8 thoughts on “The Domino Effect: Liberation from Link Dependency
  1. ice says:

    verry interesting ideeas. big thx :D

  2. I’m an SEO blogging addict. Although I still consider myself somewhat of a newbie, I am learning amazing SEO stuff by finding cool sites like SEODesignSolutions.

    I just recently found you guys and I’ve already put your feed straight into my iPad!

    Thanks for the fantastic SEO info!

    Gary Anderson II of The GanderCo Blog!

  3. Hey Gary:

    Glad you are finding the resources on our blog useful. I would suggest using the sitemap to see everything from 2007 in one place – http://wwww.seodesignsolutions.com/blog/sitemap.xml

    Enjoy!

  4. Vlad Rascanu says:

    Content is once again king. Just to sum up the article :). Good article btw

  5. Bill says:

    Some “good” websites got lumped with the “bad”, so we will have to wait and see if this update gets the thumbs up or thumbs down from users at large.

    The average user isn’t likely to notice. If they need to look up “blue widgets”, they will enter that search term and press the enter key (or click the analogous button). They will then consider the search results and either choose one or page down if all the links offered are lacking.

    But they will not know that the search results were different yesterday. The average user does not know if Google is giving them the best answers or not; they are unaware that they even have a dog in this fight. If the search results from Google are consistently unsatisfactory they will gradually drift away to other search engines … but Google will have plenty of time to detect the trend and correct it. That trend, in fact, will be one of the measures that Google can use to know when it has overstepped its bounds and offered too much paid traffic versus organic. Right now, if there are 3 paid links at the top and the Google maps listings on the same page, there is hardly any room for organic search to rank at all. If Google adds one pink listing and enlarges the map section just a tiny bit, people will get used to clicking to page two automatically.

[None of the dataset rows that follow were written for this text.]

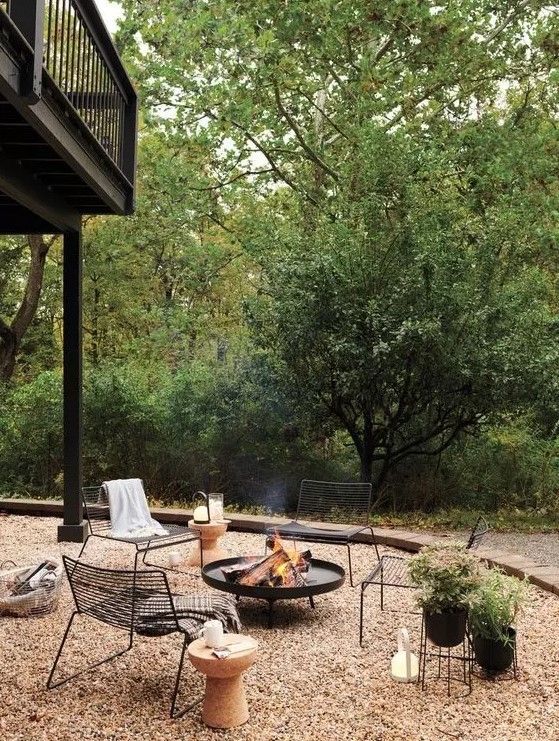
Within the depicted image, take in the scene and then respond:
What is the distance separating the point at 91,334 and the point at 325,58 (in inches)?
289

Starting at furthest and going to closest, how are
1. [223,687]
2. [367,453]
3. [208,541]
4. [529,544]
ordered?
[367,453] < [529,544] < [208,541] < [223,687]

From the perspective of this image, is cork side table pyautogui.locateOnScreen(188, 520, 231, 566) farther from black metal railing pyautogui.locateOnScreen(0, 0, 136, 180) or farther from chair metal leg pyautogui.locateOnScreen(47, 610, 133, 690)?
black metal railing pyautogui.locateOnScreen(0, 0, 136, 180)

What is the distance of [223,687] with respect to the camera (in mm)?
3340

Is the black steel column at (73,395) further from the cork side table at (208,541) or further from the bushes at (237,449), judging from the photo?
the bushes at (237,449)

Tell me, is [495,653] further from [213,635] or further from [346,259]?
[346,259]

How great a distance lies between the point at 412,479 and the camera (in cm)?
968

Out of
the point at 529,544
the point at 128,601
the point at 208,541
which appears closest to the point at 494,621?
the point at 128,601

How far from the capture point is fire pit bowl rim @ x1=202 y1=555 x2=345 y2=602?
180 inches

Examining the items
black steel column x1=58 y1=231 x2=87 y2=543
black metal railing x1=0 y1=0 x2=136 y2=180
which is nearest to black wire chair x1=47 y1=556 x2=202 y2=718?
black metal railing x1=0 y1=0 x2=136 y2=180

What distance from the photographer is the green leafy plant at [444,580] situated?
3.78 m

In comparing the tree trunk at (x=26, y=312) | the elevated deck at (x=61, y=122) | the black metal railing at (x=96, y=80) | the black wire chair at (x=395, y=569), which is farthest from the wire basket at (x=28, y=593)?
the tree trunk at (x=26, y=312)

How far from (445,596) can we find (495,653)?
0.42 m

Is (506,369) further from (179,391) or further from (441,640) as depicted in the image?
(441,640)

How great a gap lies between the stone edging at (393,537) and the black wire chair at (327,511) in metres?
0.21
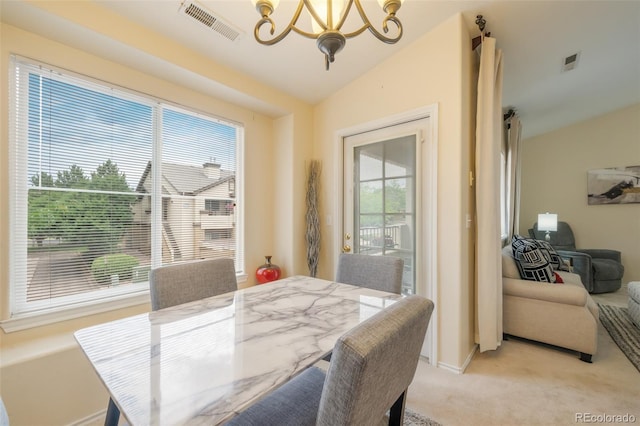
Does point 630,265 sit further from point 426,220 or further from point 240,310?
point 240,310

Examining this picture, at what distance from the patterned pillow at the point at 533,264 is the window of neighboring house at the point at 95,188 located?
318cm

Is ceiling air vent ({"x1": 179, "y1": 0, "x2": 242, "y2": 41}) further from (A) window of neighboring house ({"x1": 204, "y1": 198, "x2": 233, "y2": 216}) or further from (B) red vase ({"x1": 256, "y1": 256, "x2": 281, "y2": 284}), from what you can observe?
(B) red vase ({"x1": 256, "y1": 256, "x2": 281, "y2": 284})

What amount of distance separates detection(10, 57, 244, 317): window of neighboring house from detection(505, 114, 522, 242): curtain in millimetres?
4377

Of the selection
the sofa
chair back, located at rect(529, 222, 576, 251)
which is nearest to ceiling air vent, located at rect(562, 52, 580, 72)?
the sofa

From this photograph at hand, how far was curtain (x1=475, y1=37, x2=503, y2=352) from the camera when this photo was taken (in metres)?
2.23

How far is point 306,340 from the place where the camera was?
0.98m

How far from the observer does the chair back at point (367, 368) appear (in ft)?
1.92

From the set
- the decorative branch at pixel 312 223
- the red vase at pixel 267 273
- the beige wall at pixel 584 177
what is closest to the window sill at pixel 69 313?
the red vase at pixel 267 273

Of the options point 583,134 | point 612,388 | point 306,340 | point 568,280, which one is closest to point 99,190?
point 306,340

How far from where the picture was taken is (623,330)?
2.74m

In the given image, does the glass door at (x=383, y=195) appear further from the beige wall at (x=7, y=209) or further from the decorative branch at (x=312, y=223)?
the beige wall at (x=7, y=209)

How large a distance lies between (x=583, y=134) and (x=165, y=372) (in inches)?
271

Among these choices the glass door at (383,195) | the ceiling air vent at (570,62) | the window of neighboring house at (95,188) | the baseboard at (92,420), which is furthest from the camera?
the ceiling air vent at (570,62)

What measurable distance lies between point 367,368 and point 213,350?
572 millimetres
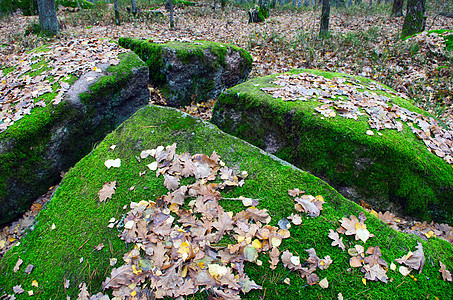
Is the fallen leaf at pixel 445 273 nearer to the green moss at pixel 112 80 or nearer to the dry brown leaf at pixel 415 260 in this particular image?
the dry brown leaf at pixel 415 260

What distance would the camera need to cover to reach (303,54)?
296 inches

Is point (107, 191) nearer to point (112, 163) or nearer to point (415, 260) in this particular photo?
point (112, 163)

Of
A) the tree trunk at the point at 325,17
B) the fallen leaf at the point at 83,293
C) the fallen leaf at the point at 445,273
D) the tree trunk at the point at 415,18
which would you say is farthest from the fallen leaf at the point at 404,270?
the tree trunk at the point at 415,18

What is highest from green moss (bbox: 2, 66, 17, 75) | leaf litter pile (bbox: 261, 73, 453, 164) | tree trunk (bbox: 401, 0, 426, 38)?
tree trunk (bbox: 401, 0, 426, 38)

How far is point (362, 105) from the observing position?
3.43 metres

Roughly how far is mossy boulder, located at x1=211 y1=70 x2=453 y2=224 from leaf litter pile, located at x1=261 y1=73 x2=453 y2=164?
0.02m

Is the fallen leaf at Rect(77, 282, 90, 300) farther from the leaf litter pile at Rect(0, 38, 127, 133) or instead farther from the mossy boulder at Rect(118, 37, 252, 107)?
the mossy boulder at Rect(118, 37, 252, 107)

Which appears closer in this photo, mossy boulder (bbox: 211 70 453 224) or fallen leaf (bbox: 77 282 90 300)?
fallen leaf (bbox: 77 282 90 300)

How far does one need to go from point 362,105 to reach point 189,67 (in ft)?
11.6

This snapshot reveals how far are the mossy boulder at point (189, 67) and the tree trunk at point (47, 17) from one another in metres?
5.95

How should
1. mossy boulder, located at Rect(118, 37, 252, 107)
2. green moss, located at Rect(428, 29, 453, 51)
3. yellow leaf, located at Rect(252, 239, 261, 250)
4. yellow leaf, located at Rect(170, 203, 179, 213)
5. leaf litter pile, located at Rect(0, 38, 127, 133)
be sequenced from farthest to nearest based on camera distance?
green moss, located at Rect(428, 29, 453, 51)
mossy boulder, located at Rect(118, 37, 252, 107)
leaf litter pile, located at Rect(0, 38, 127, 133)
yellow leaf, located at Rect(170, 203, 179, 213)
yellow leaf, located at Rect(252, 239, 261, 250)

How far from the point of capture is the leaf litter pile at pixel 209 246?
5.58 ft

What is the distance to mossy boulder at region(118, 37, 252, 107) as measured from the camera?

    Or using another search engine altogether.

  6. Bill says:

    It would not be unreasonable to take this as a major hint from Google to focus on internal links and content (ie; easy to navigate and worth viewing) and let external links find -you-. Of course, if you let external links find you, it may take years before the first one arrives. I try to be generous with my outgoing links because I think that they help define MY sphere of authority based on the topics discussed on the other sites. Where others see “link juice linkage” I see “authority definition”. I make certain that my blog posts add to the conversation (similar to a good comment on the target site) and then I send my readers away for more information. I, in effect, serve as a tightly focused search engine for my readers. My traffic is growing steadily.

    So, instead of focusing on incoming links, focus on cross-linking within your own site and well-targeted out-going links. As you comment / guest post on other sites, links will come. As other readers follow links back to you or as other authors note your backlinks to them, the organic links and readership will ramp up.